Service for firewalling graphite metrics

hadrianus

Hadrianus

Block incoming graphite metrics if they come in too fast for downstream carbon-relay/carbon-cache to handle.

Building

Hadrianus is written in Go so all you need is: go build

As a convenience there's a small Makefile. To build:

  • make all <- Generates a Linux amd64 executable
  • make all-mac <- Generates a Darwin amd64 executable

Usage

Basic usage

hadrianus listeningport outport1...

  • listeningport is the port number for listening to incoming newline delimited graphite protocol messages.
  • outport1 denotes the first (out of possibly many) output ports for carbon-relay process instances. Metrics will be distributed to the destinations in a "round robin" fashion.

Options

  • -cleanupmaxage Maximum time in seconds since last message before metric path is removed from memory.
  • -cleanuptimegranularity Seconds between memory cleanup events (default 601)
  • -enablenewmetrics Initially enable new metrics and block them later if needed.
  • -maxdrymessages Maximum allowed consecutive identical values before marking metric as stale.
  • -minimumtimeinterval Minimum allowed time interval between incoming metrics in seconds. Lower values makes hadrianus more "generous" in how often applications may send a specific metric.
  • -mirrordestination Secondary destination(s) to mirror traffic to.
  • -override Filename for per-path override file that allows allowlisting.
  • -staleresendinterval Time after which stale messages are resent in seconds.
  • -statstimegranularity Time between statistics messages in seconds.
  • -tertiarydestination Tertiary destination(s) to mirror traffic to.

What

A newline delimited graphite message works like this: metric_path value timestamp\n.

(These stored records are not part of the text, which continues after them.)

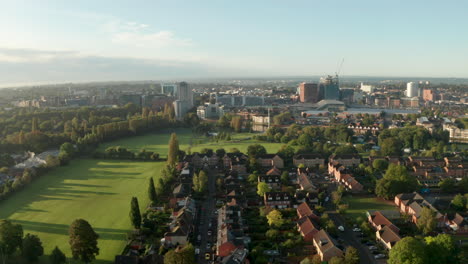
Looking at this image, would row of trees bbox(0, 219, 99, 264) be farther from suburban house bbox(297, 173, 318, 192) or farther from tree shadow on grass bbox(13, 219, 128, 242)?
suburban house bbox(297, 173, 318, 192)

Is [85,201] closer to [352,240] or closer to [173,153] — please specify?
[173,153]

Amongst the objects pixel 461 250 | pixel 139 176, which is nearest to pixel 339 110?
pixel 139 176

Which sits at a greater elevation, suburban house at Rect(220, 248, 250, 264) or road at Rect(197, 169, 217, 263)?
suburban house at Rect(220, 248, 250, 264)

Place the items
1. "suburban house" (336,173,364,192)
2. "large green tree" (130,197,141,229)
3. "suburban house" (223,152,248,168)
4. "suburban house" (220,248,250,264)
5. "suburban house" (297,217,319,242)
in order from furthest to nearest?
"suburban house" (223,152,248,168)
"suburban house" (336,173,364,192)
"large green tree" (130,197,141,229)
"suburban house" (297,217,319,242)
"suburban house" (220,248,250,264)

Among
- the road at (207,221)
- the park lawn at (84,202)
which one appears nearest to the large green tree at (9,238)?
the park lawn at (84,202)

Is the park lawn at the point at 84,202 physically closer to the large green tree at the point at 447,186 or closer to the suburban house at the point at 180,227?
the suburban house at the point at 180,227

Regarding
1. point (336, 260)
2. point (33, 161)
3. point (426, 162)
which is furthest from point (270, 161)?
point (33, 161)

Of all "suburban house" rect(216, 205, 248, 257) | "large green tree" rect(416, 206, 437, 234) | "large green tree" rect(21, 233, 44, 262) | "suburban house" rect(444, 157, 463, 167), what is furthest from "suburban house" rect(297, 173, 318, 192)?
"large green tree" rect(21, 233, 44, 262)
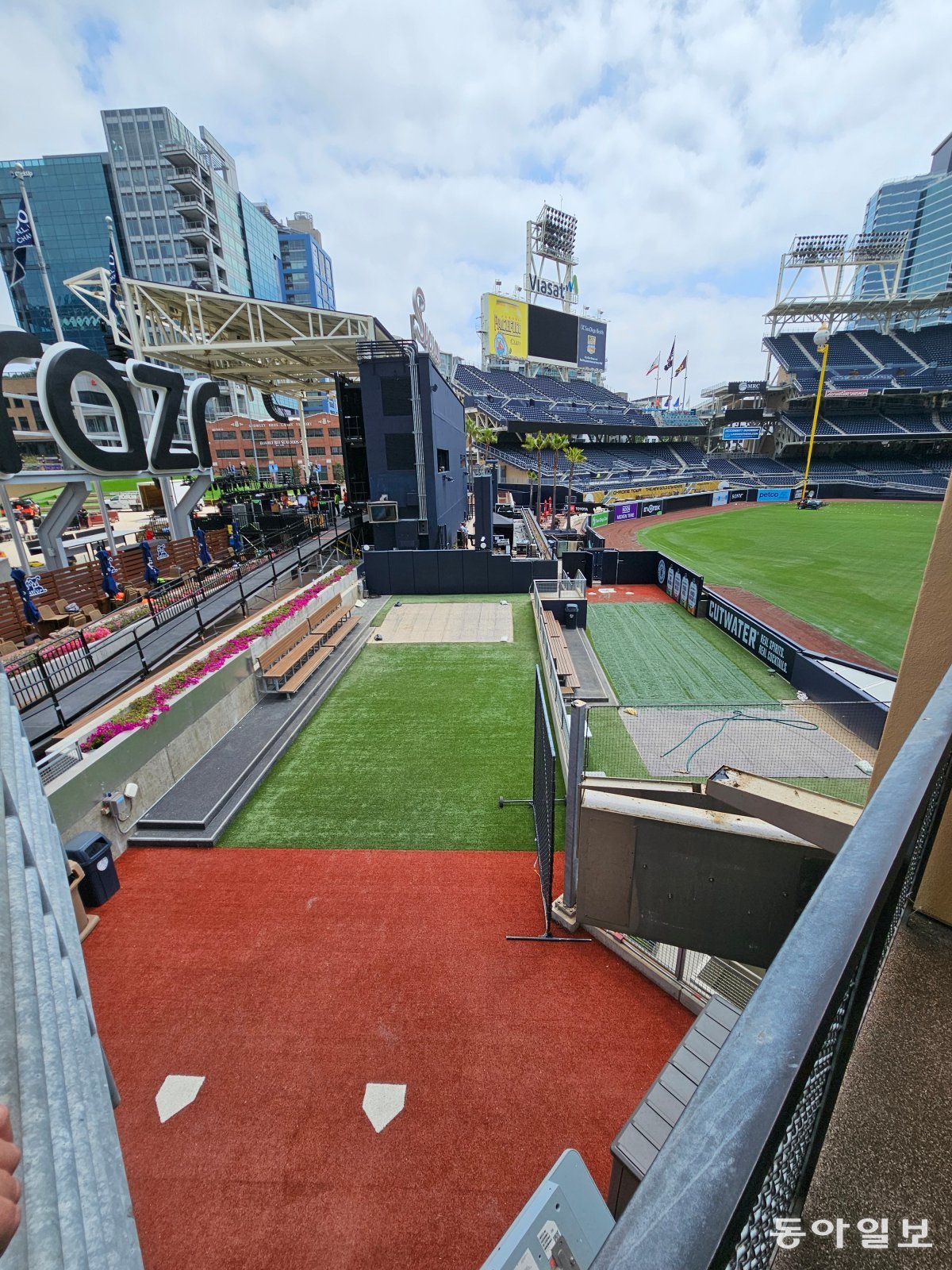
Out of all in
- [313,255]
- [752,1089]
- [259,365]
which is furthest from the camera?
[313,255]

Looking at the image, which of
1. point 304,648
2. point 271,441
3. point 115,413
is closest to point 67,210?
point 271,441

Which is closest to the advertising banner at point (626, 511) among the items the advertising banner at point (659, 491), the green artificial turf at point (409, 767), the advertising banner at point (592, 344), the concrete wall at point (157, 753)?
the advertising banner at point (659, 491)

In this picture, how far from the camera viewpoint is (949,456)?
63.7 meters

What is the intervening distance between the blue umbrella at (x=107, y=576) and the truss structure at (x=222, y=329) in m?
11.9

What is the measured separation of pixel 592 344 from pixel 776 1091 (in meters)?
90.5

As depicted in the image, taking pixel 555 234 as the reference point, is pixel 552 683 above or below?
below

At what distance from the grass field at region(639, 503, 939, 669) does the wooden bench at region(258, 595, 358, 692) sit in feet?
51.1

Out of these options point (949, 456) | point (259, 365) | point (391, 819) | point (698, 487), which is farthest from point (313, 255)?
point (391, 819)

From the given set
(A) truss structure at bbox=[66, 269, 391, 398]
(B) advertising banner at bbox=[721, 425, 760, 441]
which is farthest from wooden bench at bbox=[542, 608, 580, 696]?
(B) advertising banner at bbox=[721, 425, 760, 441]

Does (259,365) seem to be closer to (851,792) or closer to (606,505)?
(606,505)

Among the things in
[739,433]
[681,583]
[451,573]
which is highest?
[739,433]

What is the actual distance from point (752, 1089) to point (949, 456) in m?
87.2

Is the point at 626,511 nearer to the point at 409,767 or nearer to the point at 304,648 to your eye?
the point at 304,648

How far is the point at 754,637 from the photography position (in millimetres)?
15414
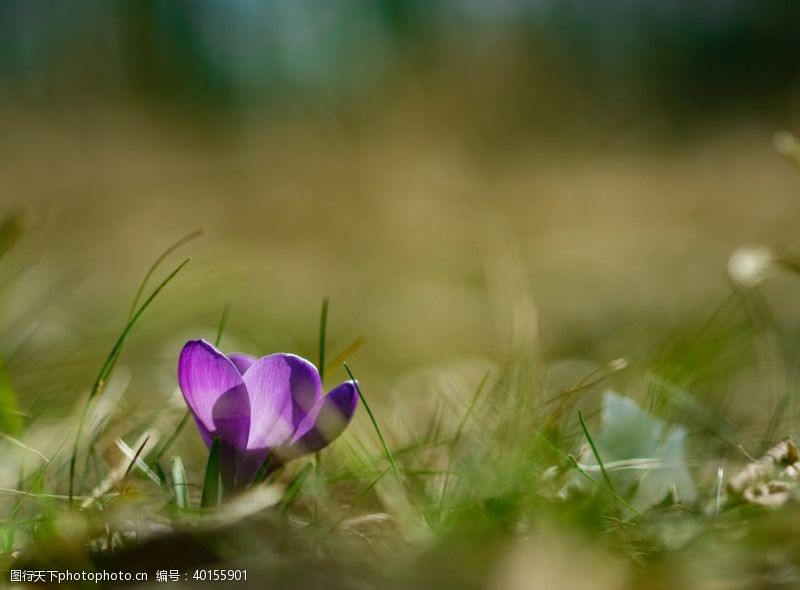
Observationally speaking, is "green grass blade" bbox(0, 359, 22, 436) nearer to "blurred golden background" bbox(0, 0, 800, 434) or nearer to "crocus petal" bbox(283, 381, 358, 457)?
"crocus petal" bbox(283, 381, 358, 457)

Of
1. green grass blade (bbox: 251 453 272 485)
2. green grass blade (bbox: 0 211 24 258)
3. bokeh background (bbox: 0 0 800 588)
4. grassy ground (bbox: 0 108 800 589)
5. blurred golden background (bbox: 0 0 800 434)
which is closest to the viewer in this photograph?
grassy ground (bbox: 0 108 800 589)

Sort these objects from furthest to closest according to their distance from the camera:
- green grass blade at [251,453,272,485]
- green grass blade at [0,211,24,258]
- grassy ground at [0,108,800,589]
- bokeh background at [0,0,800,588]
Answer: bokeh background at [0,0,800,588]
green grass blade at [0,211,24,258]
green grass blade at [251,453,272,485]
grassy ground at [0,108,800,589]

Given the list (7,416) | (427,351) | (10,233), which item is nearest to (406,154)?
(427,351)

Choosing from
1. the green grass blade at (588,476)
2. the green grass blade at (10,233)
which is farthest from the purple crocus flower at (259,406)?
the green grass blade at (10,233)

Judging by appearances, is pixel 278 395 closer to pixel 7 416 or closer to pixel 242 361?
pixel 242 361

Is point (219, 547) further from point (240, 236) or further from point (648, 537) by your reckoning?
point (240, 236)

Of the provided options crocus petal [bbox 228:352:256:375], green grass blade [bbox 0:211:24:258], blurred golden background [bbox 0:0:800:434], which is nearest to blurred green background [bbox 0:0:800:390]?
blurred golden background [bbox 0:0:800:434]

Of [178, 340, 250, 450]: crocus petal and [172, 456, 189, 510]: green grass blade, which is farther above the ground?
[178, 340, 250, 450]: crocus petal
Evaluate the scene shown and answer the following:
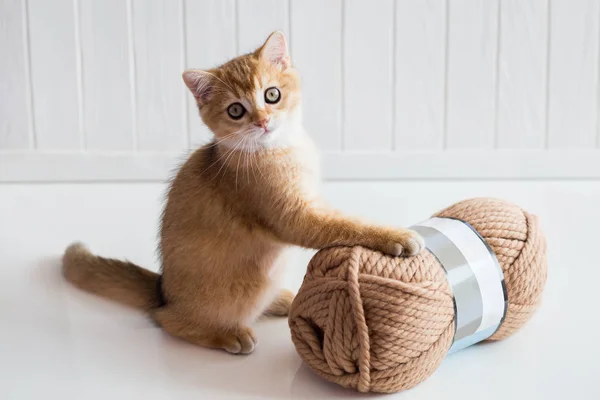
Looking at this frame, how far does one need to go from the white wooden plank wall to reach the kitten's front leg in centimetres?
Result: 67

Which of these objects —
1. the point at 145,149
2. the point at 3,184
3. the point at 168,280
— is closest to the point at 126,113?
the point at 145,149

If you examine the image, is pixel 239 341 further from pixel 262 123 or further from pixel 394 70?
pixel 394 70

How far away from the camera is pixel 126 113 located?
1.89m

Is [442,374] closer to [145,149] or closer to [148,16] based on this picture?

The number of messages can be limited per metric path for a time period. For example, setting a timelimit of 60 would result in a message only being transmitted once per minute, or more seldom.

This can be useful to increase stability and reliability if you have applications producing more messages than the graphite/carbon system can handle.

Example commandline usage

Typical usage

hadrianus -minimumtimeinterval=14 2003 2103 2203 server01.iambk.com:2303

Tell hadrianus to discard unique metric paths that arrive sooner than or equal to every 14 seconds. It will listen for plaintext graphite messages on port 2003. It will attempt to distribute the incoming messages to 127.0.0.1:2103, 127.0.0.1:2203 and server01.iambk.com:2303 in a round-robin fashion.

Allowing a metric path to pass through unmodified

It's possible to allow a metric path to pass through without being touched by the blocking logic by adding a matching pattern in a separate configuration file. In this example the configuration file allowlist.conf is as follows:

[hadrianus]
pattern = ^server\.hadrianus\.
allowunmodified = true

Referring to the "allowlist" file is done on the commandline by using the -override flag as follows: hadrianus -override=allowlist.conf -minimumtimeinterval=14 2003 2103 2203 server01.iambk.com:2303

Comments
  • Improve stability & observability

    Improve stability & observability

    Add:

    • buffered channel writes
    • mechanism to recover from when all channel buffers are full
    • internal metrics to give additional insight into the stability of the service
    • documentation on internal metrics
    • enable "Nagle's algorithm" for output to consumers to improve network performance

    This change will improve the service's stability, speed, and observability. However, the changes may increase latency and delays for the metrics consumers due to the added buffering.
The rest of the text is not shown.